The climate chaos was now full-tilt climate anarchy. “The Deccan Traps are still erupting after that event,” says Yale University geochronologist Jennifer Kasbohm, who studies volcanoes’ influence on climate change but wasn’t involved in the new paper. “It was a really bad day, but things continue to be kind of rough on planet Earth for a few hundred thousand years more. And then maybe you’re getting back to normal, although missing some of your old friends, in terms of species that used to be around.”
The asteroid’s impact released so much energy, in fact, that it may have triggered more volcanic activity at the Deccan Traps. The shock could have essentially jostled the plumbing in the volcanoes, driving magma to the surface. “There would be a huge amount of energy being propagated around the world,” says Renne. “When you perturb that system violently, you can actually do several things, one of which is you induce gases to be released from the liquid. I hate to use such a simplistic analog, but it’s like shaking a can of soda. That triggers eruptions.”
However, not everyone in the scientific community is Team Volcano. “There are people who have argued—and continue to argue—very, very fiercely about this,” says Peter Roopnarine, curator of geology at the California Academy of Sciences, who wasn’t involved in the research. “I would say that the asteroid definitely played a major, if not the major, role. Really, the question is, to what extent did the volcanism also play a role?” There are still many uncertainties, Roopnarine says, such as the timing of the volcanic gas release over those hundreds of thousands of years.
An asteroid also causes a distinctly different kind of climate trauma than a slow gas leak. “In the opinion of many of us, the major kill mechanism—if you will—from the impact would have been darkness, not cooling,” says Roopnarine. “You would have enough material injected into the atmosphere that it would have blotted out the sun up to, let’s say, 10 years or so.”
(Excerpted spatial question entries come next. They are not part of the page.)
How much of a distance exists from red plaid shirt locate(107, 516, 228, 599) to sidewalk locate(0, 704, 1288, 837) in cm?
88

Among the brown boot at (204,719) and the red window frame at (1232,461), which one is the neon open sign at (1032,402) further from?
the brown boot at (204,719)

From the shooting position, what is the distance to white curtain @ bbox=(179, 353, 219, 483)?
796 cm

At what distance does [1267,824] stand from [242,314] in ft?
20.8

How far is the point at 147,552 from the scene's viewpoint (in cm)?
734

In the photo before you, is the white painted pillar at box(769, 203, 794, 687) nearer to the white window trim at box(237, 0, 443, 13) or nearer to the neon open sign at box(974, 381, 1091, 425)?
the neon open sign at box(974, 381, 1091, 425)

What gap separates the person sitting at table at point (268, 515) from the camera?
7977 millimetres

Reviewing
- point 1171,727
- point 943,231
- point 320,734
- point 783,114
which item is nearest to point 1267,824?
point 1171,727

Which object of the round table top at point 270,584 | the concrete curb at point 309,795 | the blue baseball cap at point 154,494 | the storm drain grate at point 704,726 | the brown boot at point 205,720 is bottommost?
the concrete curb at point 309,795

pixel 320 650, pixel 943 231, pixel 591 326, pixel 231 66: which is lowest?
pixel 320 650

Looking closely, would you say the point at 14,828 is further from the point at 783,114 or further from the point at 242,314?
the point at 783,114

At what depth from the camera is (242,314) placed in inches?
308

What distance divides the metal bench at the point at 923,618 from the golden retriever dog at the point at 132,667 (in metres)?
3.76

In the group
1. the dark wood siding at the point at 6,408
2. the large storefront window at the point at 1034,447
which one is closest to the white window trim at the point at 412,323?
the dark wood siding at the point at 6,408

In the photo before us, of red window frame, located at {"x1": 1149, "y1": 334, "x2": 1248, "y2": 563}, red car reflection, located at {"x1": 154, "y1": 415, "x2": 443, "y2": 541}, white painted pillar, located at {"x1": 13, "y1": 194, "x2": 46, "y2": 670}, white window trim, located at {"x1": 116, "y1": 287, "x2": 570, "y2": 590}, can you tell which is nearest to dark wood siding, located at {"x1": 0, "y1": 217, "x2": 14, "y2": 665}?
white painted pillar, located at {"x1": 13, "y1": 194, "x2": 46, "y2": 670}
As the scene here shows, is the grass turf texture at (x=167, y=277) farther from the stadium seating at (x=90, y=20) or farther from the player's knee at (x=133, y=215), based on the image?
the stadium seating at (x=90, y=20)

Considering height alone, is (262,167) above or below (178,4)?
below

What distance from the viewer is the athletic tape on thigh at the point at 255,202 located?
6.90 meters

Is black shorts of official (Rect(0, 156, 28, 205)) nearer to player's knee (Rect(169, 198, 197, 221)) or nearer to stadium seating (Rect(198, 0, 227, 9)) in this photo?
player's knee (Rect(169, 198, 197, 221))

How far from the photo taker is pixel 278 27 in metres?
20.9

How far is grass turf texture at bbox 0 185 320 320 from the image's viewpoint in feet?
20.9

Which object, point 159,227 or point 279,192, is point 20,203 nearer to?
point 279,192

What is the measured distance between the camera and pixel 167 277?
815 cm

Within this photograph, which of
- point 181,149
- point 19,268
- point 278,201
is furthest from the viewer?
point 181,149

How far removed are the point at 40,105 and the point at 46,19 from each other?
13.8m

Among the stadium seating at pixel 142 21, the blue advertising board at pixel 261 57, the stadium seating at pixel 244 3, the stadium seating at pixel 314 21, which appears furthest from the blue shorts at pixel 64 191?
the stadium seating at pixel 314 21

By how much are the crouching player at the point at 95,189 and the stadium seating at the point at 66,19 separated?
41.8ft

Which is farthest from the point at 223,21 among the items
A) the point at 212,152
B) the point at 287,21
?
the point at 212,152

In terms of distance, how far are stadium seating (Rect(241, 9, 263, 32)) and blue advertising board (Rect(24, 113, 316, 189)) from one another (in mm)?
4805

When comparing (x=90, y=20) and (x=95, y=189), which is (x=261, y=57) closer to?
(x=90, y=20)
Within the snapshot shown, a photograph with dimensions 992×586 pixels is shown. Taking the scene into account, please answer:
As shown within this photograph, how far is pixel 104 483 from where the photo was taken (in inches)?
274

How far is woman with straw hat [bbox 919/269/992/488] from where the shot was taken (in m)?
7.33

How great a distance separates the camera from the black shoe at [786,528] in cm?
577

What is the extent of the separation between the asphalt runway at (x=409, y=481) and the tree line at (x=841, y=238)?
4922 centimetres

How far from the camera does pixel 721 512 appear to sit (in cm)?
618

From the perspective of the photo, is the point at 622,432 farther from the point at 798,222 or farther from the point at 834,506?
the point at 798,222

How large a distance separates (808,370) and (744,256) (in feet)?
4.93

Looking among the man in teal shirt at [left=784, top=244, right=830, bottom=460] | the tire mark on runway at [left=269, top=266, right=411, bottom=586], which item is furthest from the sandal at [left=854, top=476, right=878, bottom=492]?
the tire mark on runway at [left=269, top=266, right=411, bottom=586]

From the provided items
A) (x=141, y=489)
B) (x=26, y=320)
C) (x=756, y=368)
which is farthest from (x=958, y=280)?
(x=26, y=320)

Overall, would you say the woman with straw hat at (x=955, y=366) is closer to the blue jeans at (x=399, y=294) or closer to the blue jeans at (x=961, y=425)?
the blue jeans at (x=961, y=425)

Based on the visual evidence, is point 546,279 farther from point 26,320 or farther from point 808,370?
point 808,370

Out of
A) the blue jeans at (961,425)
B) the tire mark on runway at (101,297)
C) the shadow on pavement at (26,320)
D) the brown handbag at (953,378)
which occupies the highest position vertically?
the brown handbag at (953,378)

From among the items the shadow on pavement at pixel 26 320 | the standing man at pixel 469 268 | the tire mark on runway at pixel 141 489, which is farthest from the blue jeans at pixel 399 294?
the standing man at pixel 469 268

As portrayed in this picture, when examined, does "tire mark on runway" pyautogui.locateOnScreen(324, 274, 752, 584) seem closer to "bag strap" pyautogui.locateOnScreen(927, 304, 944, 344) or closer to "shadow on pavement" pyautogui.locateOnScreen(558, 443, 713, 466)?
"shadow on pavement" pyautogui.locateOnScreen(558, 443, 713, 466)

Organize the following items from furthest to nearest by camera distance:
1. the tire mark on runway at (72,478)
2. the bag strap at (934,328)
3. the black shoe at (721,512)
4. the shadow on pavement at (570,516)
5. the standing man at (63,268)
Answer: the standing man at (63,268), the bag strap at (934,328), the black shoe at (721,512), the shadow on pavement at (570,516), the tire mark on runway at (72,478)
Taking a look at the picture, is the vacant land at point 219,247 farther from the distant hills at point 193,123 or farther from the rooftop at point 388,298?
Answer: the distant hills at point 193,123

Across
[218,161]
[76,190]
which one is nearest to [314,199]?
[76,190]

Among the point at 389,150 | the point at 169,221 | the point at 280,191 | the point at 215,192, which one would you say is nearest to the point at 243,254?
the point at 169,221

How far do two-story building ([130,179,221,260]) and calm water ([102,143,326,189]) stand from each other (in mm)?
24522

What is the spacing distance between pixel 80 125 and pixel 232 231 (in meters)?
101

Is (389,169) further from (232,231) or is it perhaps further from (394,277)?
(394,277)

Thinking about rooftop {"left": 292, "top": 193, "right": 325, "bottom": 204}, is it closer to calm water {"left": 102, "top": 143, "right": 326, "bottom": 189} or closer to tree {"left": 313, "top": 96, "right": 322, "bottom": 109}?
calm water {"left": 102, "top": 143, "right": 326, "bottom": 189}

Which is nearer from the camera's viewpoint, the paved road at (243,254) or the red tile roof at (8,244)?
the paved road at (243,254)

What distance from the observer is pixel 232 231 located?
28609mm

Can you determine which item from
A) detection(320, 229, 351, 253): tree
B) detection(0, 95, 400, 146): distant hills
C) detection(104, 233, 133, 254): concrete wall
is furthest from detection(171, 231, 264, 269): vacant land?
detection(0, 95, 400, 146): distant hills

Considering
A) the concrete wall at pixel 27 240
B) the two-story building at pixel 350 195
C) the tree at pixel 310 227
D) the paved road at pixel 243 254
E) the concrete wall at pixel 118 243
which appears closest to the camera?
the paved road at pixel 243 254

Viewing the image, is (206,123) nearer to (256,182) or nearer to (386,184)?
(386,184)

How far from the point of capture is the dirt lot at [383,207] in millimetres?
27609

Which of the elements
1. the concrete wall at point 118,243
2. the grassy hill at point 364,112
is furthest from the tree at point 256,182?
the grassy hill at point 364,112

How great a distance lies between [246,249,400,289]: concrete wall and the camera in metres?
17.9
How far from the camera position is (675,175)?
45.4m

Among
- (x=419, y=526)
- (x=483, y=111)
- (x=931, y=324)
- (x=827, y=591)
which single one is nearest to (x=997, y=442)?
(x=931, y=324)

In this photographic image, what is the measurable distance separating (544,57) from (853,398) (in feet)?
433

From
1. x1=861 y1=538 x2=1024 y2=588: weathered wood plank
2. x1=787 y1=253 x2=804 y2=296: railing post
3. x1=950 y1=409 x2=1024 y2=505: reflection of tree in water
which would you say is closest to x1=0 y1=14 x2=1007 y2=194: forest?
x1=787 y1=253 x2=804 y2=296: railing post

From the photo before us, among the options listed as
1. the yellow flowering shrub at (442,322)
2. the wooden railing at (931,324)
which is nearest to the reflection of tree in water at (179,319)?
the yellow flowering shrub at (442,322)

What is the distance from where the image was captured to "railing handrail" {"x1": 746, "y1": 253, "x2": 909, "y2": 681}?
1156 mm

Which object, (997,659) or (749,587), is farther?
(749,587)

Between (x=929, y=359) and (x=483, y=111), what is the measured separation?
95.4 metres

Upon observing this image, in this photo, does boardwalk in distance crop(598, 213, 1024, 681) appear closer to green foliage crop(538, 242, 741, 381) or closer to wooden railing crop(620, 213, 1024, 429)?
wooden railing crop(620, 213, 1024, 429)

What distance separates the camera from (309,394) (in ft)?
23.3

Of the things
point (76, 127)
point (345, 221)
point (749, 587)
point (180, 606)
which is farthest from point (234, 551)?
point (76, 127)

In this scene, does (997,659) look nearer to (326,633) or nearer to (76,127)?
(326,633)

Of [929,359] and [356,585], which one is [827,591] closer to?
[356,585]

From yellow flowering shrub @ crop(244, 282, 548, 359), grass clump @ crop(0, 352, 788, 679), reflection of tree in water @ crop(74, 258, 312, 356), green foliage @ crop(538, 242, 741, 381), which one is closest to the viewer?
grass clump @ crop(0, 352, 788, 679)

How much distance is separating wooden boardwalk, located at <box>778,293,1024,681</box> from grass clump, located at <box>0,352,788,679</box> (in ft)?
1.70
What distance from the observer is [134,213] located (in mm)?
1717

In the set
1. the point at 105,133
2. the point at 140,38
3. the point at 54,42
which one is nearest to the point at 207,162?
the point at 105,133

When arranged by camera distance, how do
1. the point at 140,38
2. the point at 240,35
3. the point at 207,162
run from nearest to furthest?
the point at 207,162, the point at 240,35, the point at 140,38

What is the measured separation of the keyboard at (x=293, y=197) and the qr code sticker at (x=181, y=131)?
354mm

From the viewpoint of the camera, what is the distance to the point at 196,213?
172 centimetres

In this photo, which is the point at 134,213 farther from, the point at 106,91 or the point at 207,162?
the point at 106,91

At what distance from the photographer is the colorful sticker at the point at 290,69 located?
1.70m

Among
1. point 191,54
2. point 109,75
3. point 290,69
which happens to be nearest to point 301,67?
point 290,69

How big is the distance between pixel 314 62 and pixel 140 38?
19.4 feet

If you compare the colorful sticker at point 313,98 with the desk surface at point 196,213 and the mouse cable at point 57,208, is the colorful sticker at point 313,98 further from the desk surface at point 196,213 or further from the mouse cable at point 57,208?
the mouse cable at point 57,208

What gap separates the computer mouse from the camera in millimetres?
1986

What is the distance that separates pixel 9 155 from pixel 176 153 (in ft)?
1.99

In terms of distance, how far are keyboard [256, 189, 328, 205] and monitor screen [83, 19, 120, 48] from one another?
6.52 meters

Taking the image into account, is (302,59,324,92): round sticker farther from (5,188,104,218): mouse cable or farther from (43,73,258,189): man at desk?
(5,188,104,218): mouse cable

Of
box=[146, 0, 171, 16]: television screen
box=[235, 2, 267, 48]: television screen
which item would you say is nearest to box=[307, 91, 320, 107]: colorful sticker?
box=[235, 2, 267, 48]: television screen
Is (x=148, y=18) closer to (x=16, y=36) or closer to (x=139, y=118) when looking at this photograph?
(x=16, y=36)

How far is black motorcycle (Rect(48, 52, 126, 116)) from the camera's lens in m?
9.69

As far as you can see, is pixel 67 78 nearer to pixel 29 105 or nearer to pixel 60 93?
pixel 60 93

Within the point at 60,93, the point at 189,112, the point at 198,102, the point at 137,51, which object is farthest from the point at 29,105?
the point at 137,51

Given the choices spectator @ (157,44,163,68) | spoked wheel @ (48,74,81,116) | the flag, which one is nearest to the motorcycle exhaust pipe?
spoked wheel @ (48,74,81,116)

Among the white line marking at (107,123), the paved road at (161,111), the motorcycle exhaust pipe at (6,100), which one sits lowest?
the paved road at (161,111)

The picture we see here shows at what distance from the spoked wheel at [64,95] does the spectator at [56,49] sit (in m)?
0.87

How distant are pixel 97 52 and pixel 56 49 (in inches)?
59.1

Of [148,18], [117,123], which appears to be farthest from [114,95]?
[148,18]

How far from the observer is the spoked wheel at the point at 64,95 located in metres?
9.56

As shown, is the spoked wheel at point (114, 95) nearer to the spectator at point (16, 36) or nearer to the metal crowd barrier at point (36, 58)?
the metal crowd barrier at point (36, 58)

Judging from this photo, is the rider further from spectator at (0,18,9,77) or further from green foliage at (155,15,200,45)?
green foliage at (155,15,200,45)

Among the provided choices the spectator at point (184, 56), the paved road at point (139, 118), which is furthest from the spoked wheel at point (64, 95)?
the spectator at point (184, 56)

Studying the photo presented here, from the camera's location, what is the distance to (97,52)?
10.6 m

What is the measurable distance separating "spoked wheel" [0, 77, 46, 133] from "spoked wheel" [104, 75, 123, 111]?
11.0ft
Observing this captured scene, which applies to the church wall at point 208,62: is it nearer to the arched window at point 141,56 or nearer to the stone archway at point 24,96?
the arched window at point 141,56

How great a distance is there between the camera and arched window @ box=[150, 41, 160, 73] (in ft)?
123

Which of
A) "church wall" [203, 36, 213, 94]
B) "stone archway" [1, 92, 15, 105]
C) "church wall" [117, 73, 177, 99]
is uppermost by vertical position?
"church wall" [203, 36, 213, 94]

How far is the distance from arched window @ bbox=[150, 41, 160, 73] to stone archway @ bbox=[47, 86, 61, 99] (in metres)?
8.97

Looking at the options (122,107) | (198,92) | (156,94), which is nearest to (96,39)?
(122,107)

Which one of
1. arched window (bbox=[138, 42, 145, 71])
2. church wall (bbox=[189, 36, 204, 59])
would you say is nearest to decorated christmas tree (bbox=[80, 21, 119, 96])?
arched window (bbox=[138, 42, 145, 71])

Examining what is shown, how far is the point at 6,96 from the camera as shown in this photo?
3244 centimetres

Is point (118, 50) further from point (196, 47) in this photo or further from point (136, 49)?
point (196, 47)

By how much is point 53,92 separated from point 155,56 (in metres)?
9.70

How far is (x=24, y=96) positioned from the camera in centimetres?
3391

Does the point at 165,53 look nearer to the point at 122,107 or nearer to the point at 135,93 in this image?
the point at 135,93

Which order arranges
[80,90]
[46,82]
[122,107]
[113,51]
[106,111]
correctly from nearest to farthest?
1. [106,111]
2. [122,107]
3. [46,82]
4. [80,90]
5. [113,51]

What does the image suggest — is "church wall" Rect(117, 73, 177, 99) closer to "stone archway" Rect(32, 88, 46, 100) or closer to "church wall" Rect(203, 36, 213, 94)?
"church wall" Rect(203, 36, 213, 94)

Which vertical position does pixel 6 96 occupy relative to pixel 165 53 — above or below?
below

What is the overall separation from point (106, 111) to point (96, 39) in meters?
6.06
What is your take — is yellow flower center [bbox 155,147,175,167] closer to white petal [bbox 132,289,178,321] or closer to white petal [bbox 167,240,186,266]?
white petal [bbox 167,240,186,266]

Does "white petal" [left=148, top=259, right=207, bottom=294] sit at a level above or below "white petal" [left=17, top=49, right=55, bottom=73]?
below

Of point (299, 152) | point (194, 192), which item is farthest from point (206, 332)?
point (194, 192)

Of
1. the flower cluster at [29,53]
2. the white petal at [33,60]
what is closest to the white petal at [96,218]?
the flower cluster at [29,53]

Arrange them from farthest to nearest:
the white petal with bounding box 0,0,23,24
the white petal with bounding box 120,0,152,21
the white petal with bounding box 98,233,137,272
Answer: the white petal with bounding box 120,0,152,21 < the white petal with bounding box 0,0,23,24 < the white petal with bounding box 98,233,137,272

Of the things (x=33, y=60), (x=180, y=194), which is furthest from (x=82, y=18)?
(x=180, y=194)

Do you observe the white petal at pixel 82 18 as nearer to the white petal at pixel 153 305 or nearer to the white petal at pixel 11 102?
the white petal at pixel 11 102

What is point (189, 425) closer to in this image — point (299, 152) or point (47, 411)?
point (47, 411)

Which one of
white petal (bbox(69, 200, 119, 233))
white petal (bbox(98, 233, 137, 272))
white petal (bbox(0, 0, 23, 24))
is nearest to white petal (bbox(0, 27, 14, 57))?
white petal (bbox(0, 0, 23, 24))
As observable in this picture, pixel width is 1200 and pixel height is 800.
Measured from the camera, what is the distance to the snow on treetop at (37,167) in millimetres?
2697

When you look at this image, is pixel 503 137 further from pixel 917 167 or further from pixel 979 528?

All of this has added a great deal of subtlety to the asteroid vs. volcanoes debate. This new modeling tries to set human biases aside and let machines do the number crunching. So far, the answer seems to be that both natural disasters played a role, in a kind of one-two punch. “To many people who aren’t really following the field that closely, it seems like, ‘What are you guys doing? You’re flailing around. Get to the answer, goddammit,’” says Renne. “Twenty years ago, people would stop at ‘Well, was it an asteroid or was it the volcanism?’ And that was as far as the argument went. Now, people are much more concerned about the nuances.”